The door opened and a woman in a Norwegian-patterned cardigan and sheepskin slippers leaned out into the porch. ‘Annika Bengtzon? Hello, I’m Henrietta.’
They shook hands. Henrietta? Should she know the woman?
‘Julia and Alexander are expecting you.’
She stepped inside. There was a vague smell of damp. Pale linoleum floors, pink fibre-glass wallpaper, plastic skirting-boards. Straight ahead, behind a half-closed door, there was what looked like a meeting room. She could make out some brown plastic chairs around a veneered table, and heard someone laughing.
‘I’d like you to behave perfectly normally,’ Henrietta said, and Annika instantly felt herself tense. ‘This way.’
Henrietta led her down a narrow corridor with a row of doors to the right and windows facing the car park on the left.
‘This reminds me of the only time I ever went Inter-Railing,’ Annika said, hoping she sounded normal.
Henrietta pretended not to hear her. She stopped at a door halfway along and knocked.
There were no locks or room numbers, Annika noted. She had read on the home’s website that they tried to maintain ‘a cosy atmosphere to make people feel cared for and safe’.
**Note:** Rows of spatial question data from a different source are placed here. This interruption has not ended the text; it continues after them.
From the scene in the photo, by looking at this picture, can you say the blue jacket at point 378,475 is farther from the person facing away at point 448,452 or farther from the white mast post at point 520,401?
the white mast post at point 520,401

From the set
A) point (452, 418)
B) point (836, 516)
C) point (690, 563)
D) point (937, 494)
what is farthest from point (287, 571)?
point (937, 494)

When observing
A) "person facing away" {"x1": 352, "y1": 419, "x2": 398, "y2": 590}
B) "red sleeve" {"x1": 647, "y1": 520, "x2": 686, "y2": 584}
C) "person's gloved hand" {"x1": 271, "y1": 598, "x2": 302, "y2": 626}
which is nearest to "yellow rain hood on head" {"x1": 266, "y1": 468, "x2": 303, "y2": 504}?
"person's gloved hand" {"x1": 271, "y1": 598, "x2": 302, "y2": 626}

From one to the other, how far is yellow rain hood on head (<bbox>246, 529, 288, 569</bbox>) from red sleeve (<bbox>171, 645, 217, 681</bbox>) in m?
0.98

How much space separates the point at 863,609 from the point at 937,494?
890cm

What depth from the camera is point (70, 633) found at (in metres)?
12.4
The door opened. A triangle of yellow light stretched out across the floor of the corridor. Henrietta took a step back. ‘Alexander’s baked a cake,’ she said, ushering Annika in. ‘Just let me know if you’d like me to take him out to play for a bit.’ She addressed this last remark inside the room.
Annika paused in the doorway. The room was much bigger than she had expected, rectangular, with a large picture window at the far end, and a door leading out to a terrace. A double-bed and a small child’s bed stood next to each other just inside the door, and further in there was a sofa, a television and a table with four chairs.
Julia Lindholm was sitting at the table, in a sweater whose sleeves were too long, her hair in a ponytail. Her son had his back to the door, and his arms were moving as though he was drawing frantically.
Julia got up, ran over and hugged her hard. ‘I’m so glad you could come,’ she said, still holding Annika tightly.
Annika, who had been holding out her hand, hugged her back awkwardly. The door closed behind her. ‘I wanted to see you.’
‘Not many people have been allowed to visit yet,’ Julia said, finally letting go and walking over to the sofa. ‘My
parents were here for Christmas, and Nina’s visited us a few times, but I’ve said no to David’s silly mother. I don’t want her here. Have you ever met her?’
‘No.’ Annika let her bag and padded coat fall to the floor beside the sofa. She looked at the boy, could see his fragile profile behind his hair. He was drawing with thick crayons, firmly and intently. She moved closer, sank down beside him and tried to catch his gaze.
‘Hello, Alexander,’ she said. ‘My name’s Annika. What are you drawing?’
The boy clenched his jaw and went on drawing with even greater concentration. The lines were thick and black.